LifeLines weinig inkomsten door gebrek aan zieken

Het lukt LifeLines nog niet om op eigen benen te staan. Het onderzoeksprogramma heeft vanaf 2018 zo’n vijf miljoen per jaar aan subsidies nodig om data te kunnen blijven verzamelen.

Het grootschalige bevolkingsonderzoek, waarin deelnemers uit drie generaties minstens dertig jaar lang worden gevolgd om het verloop van chronische ziekten te onderzoeken, wordt tot 2017 door subsidies in de lucht gehouden. Daarna zou het onderzoeksprogramma genoeg geld moeten binnenhalen om op eigen benen te kunnen staan. Maar dat gaat niet lukken, voorspelt wetenschappelijk directeur Ronald Stolk.

‘We vragen aan onderzoekers een vergoeding voor het gebruik van de data, maar we zijn nog niet op het punt dat we de toekomst van LifeLines kunnen financieren’, zegt Stolk in Healthy Ageing Journal, een blad van de communicatieafdeling van het UMCG.

Monsters niet interessant

Een van de redenen is dat de data en monsters van menselijk materiaal pas over vijf of tien jaar interessant worden voor onderzoekers en bedrijven. ‘Aan het begin van het programma waren al onze deelnemers gezond, en je kunt alleen de ontwikkeling van ziektes onderzoeken als ze echt voorkomen.’

Om meer geld binnen te brengen heeft LifeLines het BiKE Center opgericht (Biobanking and cohort Knowledge and Expertise).
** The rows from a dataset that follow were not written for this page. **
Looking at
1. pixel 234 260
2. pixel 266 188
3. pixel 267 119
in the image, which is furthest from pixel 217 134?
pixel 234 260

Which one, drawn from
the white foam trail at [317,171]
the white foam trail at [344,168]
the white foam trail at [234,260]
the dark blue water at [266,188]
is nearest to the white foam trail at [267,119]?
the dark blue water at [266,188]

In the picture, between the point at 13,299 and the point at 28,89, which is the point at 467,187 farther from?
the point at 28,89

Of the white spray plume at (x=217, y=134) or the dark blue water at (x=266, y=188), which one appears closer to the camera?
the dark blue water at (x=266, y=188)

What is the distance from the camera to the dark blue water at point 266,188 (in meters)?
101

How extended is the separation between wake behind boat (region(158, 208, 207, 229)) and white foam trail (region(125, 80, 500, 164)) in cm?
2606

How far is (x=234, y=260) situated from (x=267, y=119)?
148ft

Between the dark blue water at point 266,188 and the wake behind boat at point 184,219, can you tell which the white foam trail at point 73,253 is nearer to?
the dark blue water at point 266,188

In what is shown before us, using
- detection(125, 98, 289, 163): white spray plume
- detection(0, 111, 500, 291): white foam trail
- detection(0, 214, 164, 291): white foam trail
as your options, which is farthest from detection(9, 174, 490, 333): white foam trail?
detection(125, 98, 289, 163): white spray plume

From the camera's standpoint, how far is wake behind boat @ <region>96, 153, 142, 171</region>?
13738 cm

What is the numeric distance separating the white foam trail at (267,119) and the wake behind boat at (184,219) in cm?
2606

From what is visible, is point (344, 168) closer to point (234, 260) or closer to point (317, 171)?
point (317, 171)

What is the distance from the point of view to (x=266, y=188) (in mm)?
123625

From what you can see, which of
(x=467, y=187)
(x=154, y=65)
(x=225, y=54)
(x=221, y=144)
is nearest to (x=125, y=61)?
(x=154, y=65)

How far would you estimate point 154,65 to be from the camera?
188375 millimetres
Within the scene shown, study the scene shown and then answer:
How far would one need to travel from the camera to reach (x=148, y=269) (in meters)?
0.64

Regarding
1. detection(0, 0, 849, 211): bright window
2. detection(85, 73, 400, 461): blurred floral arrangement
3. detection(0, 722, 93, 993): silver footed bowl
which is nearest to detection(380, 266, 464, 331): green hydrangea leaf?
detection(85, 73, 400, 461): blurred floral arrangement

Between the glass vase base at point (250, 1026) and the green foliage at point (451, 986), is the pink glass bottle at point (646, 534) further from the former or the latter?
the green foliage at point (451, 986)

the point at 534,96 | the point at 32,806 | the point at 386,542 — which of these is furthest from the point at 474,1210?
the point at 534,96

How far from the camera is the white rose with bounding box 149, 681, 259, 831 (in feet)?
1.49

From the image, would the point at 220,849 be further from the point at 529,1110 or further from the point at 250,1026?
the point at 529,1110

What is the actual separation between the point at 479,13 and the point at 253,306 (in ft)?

Maar dat is volgens Stolk niet voldoende. ‘Ondanks deze ondernemingen is publieke steun nog steeds nodig om de dataverzameling voort te kunnen zetten.’

Voor de periode 2018-2023 heeft het onderzoeksprogramma volgens de directeur nog een gat van ongeveer vijf miljoen euro per jaar. ‘Daarna verwachten we dat de inkomsten voldoende zijn gestegen om de infrastructuur van LifeLines zelf te financieren’, denkt Stolk.